Andrew J. West played his dual character fairly convincingly, but I felt any seeming shortcomings in his performance were down to the direction rather than the actor. West handled playing both Harry and Edward well, but the way he moved from one to other was a little less inspiring. This looks to be West’s first starring role and one would hope this gets the actor some deserved recognition.

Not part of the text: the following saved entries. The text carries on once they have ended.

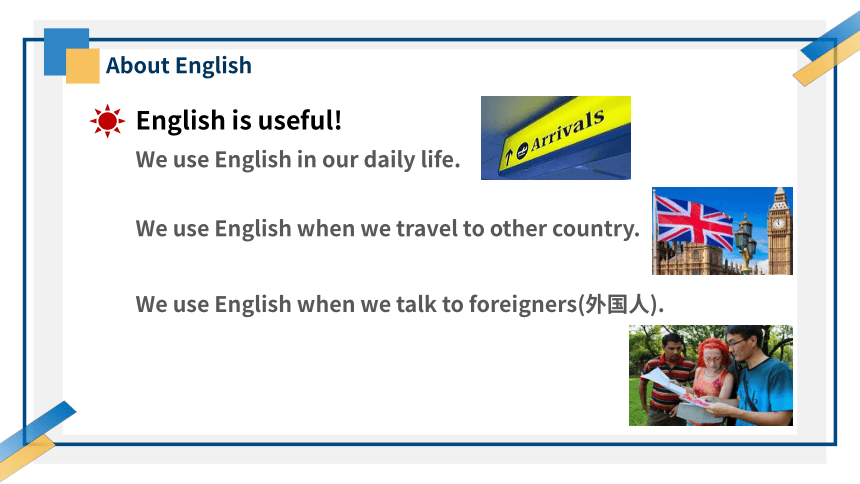 About English

English is useful!

We use English in our daily life.

Arrivals

We use English when we travel to other country.

We use English when we talk to foreigners(外国人).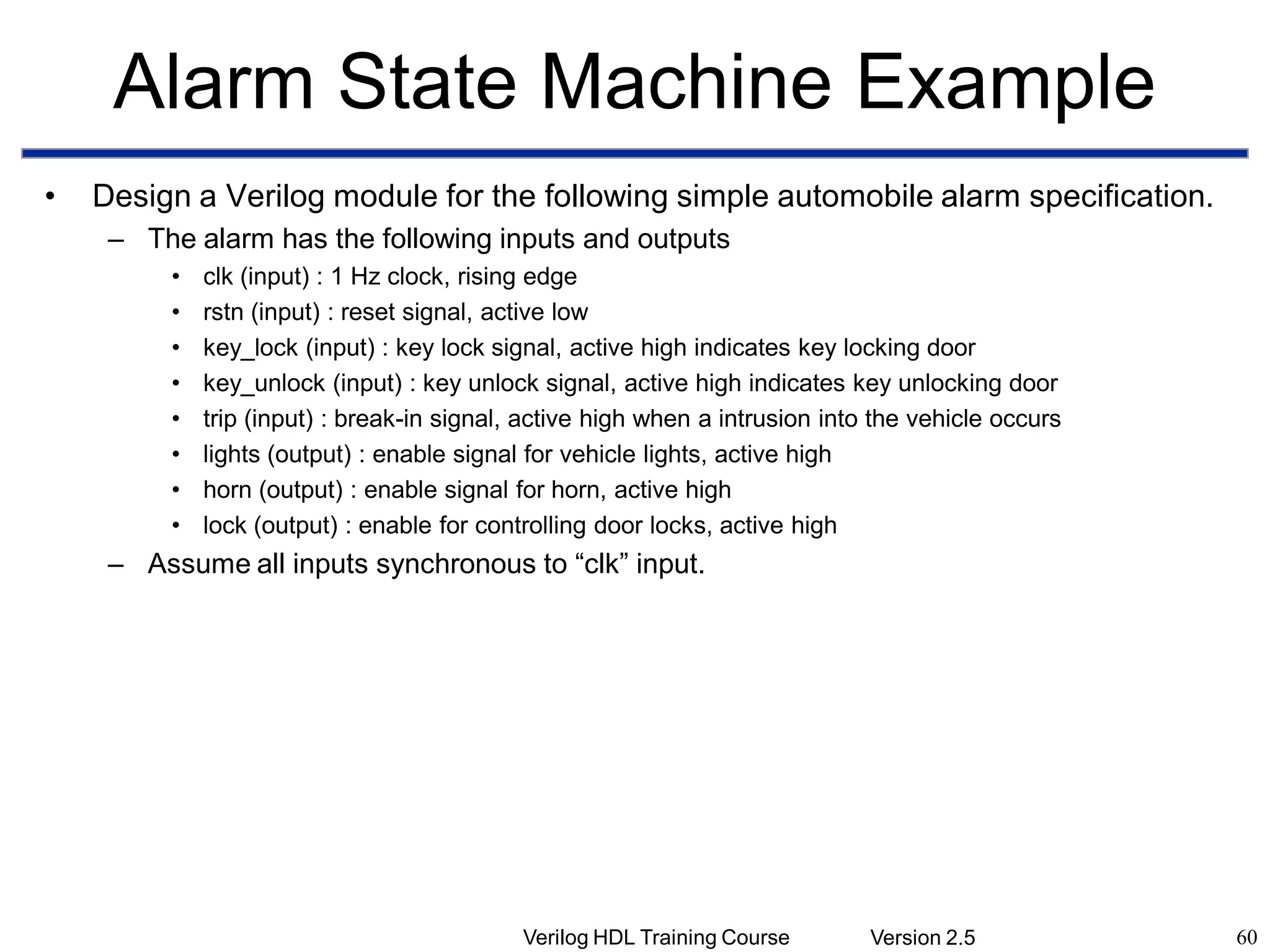 Alarm State Machine Example

• Design a Verilog module for the following simple automobile alarm specification.
  – The alarm has the following inputs and outputs
    • clk (input) : 1 Hz clock, rising edge
    • rstn (input) : reset signal, active low
    • key_lock (input) : key lock signal, active high indicates key locking door
    • key_unlock (input) : key unlock signal, active high indicates key unlocking door
    • trip (input) : break-in signal, active high when a intrusion into the vehicle occurs
    • lights (output) : enable signal for vehicle lights, active high
    • horn (output) : enable signal for horn, active high
    • lock (output) : enable for controlling door locks, active high
  – Assume all inputs synchronous to “clk” input.

Verilog HDL Training Course Version 2.5 60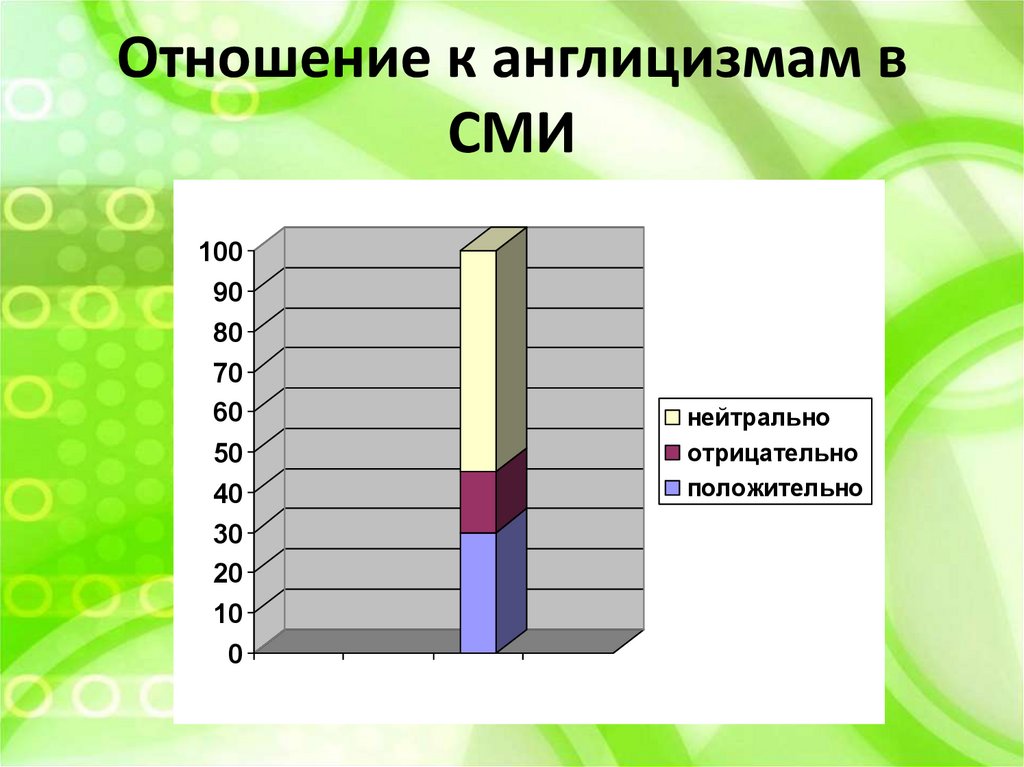 Отношение к англицизмам в СМИ

100
90
80
70
60
50
40
30
20
10
0

нейтрально
отрицательно
положительно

The first of Harry’s two beautiful love interests was the ethereal-like Emma Bell, who played Anna, the nurse he meets while in the clinic. Bell did as well as could be expected with the small role she had, but the actress certainly made an impression. The sexy Beatrice Rosen had more to do with her scared and abused character, Ivy. Ivy meets Harry while he’s being Edward, and the two eventually get into a relationship, with neither girl aware of the other. Eventually Edward gets abusive with Ivy, and Ivy becomes too frightened to break up with him, especially after receiving threats of death if she ever tries.

The pacing made Bipolar feel a good bit longer than its 80-minutes, and the uneven style Verber used to tell the story didn’t help much either. When broken down into acts, Bipolar‘s first was promising as we learned who the players were and the layout, with the middle my favorite, but the final just lost it for me, taking me right out of the story. The reason for this was the way Harry became a dislikeable character, which is fine when the character is also interesting, or when you can empathise, even a little. But he finally became someone you no longer wanted to see. That along with the pacing and less than great direction, made Bipolar a film that could have been so much more.